Cas tips his head, his eyes wandering back to Dean. “There was an 'us'?”
“Of course,” Dean says, wondering how they could possibly only now be treading this path. “You said yourself we were always different from everyone else.”
“Yes, but-”
“There was an 'us', Cas. There was Sam and I, brothers, and you and I...something. I thought you were a douchebag at first but then you made me laugh. You made me feel good. Like I was worth something.”
“You still are,” Cas whispers.
“Then stay with me, Cas,” Dean turns, facing Cas, reaching over to touch his arm in a way they're both very unfamiliar with. “Let's do this together. I don't want anything to keep me from you anymore.”
Cas wants to scoff and say that Dean was the only thing keeping them apart anyway, but he doesn't. He doesn't because Dean reaches down and takes his hand, a simple gesture of reassurance that is so unlike him that Cas has to take him seriously.
“Cas, come on. We've wasted too much time.”
Cas pauses, considering these words, considering Dean and his pleading, his touching that is such a far cry from the man he's known the last few years and even further, it seems, from the man he fell in love with.
Then he turns his hand over slowly, letting their palms touch and their fingers knit together. They both watch, fascinated, as though it's the most miraculous image they've ever beheld. Cas' fingers are still pale, still oddly delicate despite the years of handling guns and digging holes. Dean's are rough, dark, cradling Cas' hand almost clumsily.

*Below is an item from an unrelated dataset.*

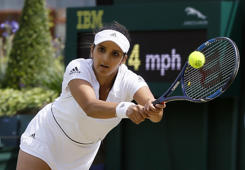 File: Sania Mirza of India returns to Neal Skupski and Anna Smith of Britain, during her mixed doubles match with partner Ivan Dodig of Croatia on day nine of the Wimbledon Tennis Championships in London, Tuesday, July 5, 2016.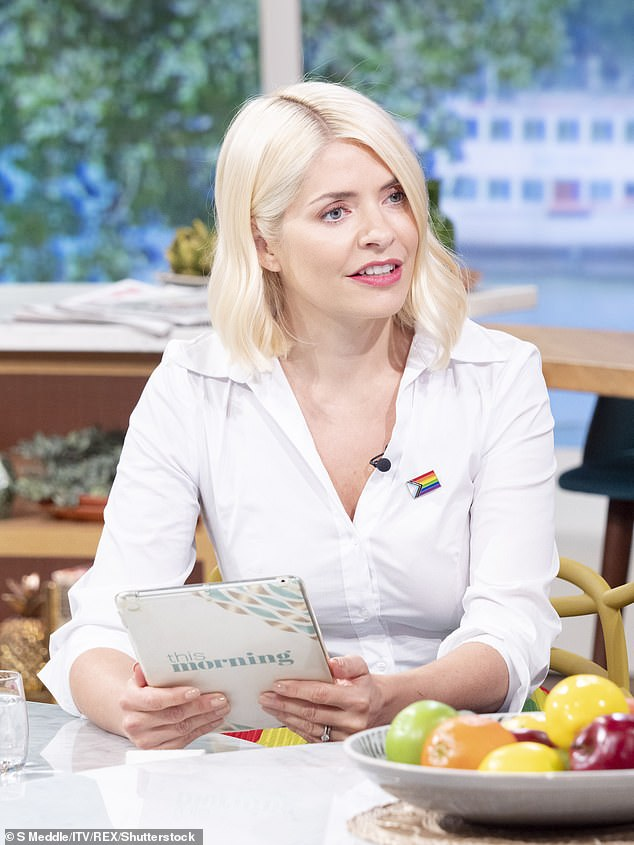 Conflicting Opinions: Holly Willoughby caught herself between two opinions on Tuesday morning over teens receiving the COVID-19 vaccine.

“You're an asshole,” Cas says very quietly, his eyes searching Dean's face for anything he should be wary of. But no, it's Dean. His Dean, a little older and worn and rough around the edges, but it's Dean. “Come on, if I keep stopping we'll never get there.”
He doesn't agree directly but there's a look they share, just one, the tiny beginnings of that silent communication the two of them used to have.
Dean rides shotgun with a broken arm. The radio plays a CD his brother made before he died. Beside him, his best friend drives them along the barren highway that slowly gives to civilisation and trees, houses and streets that look foreign to their worn eyes. They are soldiers back from a war they fought together, back from a Hell they traversed together. Going home. Finally together.